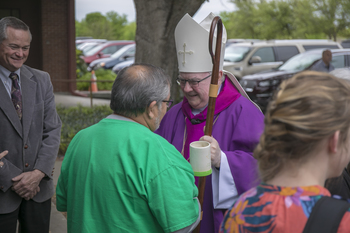 Bishop Mulvey celebrates with St. Patrick Mission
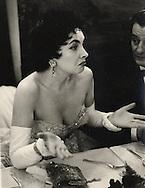Paris.1956.Gina Lollobrigida in a heated discussion during a gala night for the film Trapeze.<br /> <br /> <br /> Paris.1956.Gina Lollobrigida durant une discussion animée au cours d'une soirée de gala pour le film Trapeze.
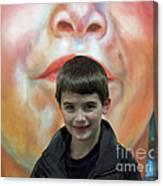 Boy With His Portrait Canvas Print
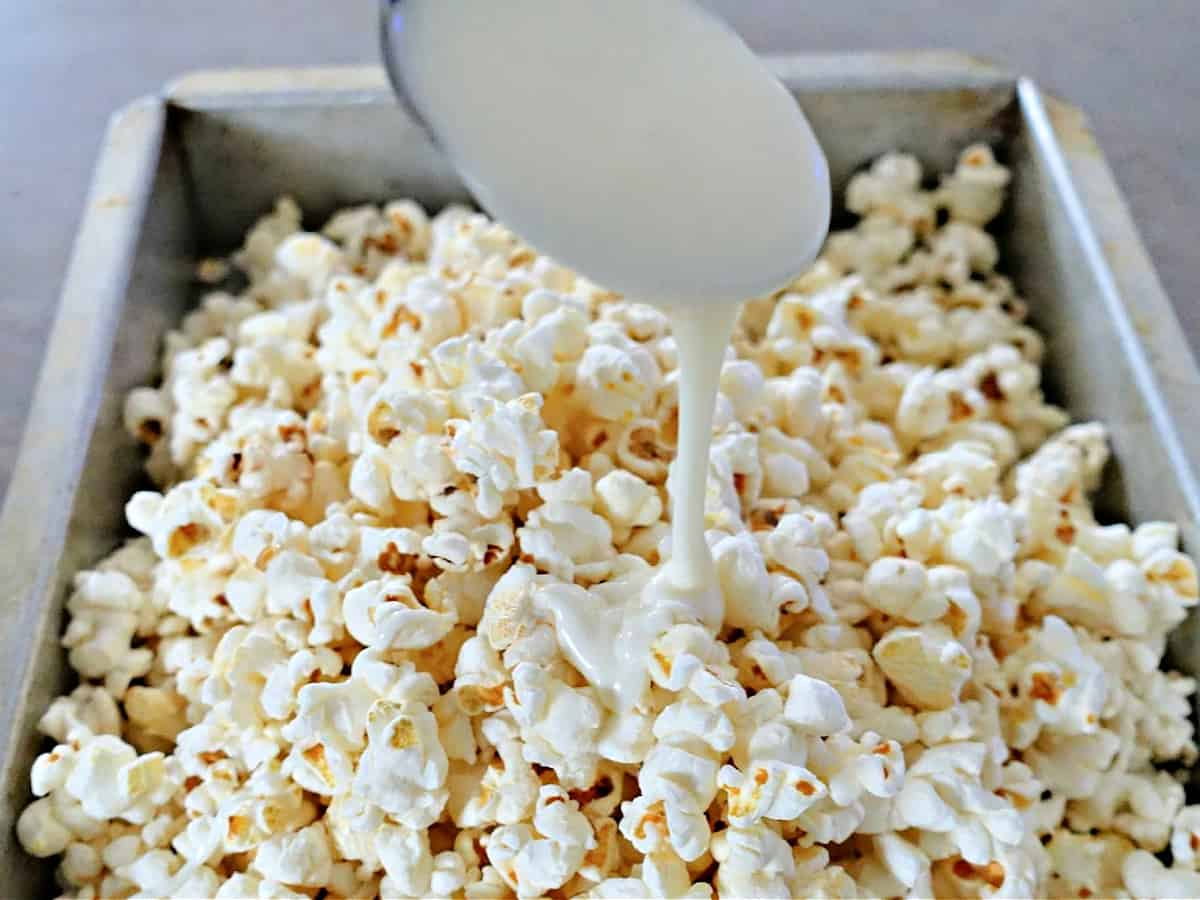 pouring almond bark on top of pop corn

• Assigned task: Your copy of the material above should be exact and free of pictures.

• Written reply:
 Bishop Mulvey celebrates with St. Patrick Mission
Paris.1956.Gina Lollobrigida in a heated discussion during a gala night for the film Trapeze.<br /> <br /> <br /> Paris.1956.Gina Lollobrigida durant une discussion animée au cours d'une soirée de gala pour le film Trapeze.
 Boy With His Portrait Canvas Print
 pouring almond bark on top of pop corn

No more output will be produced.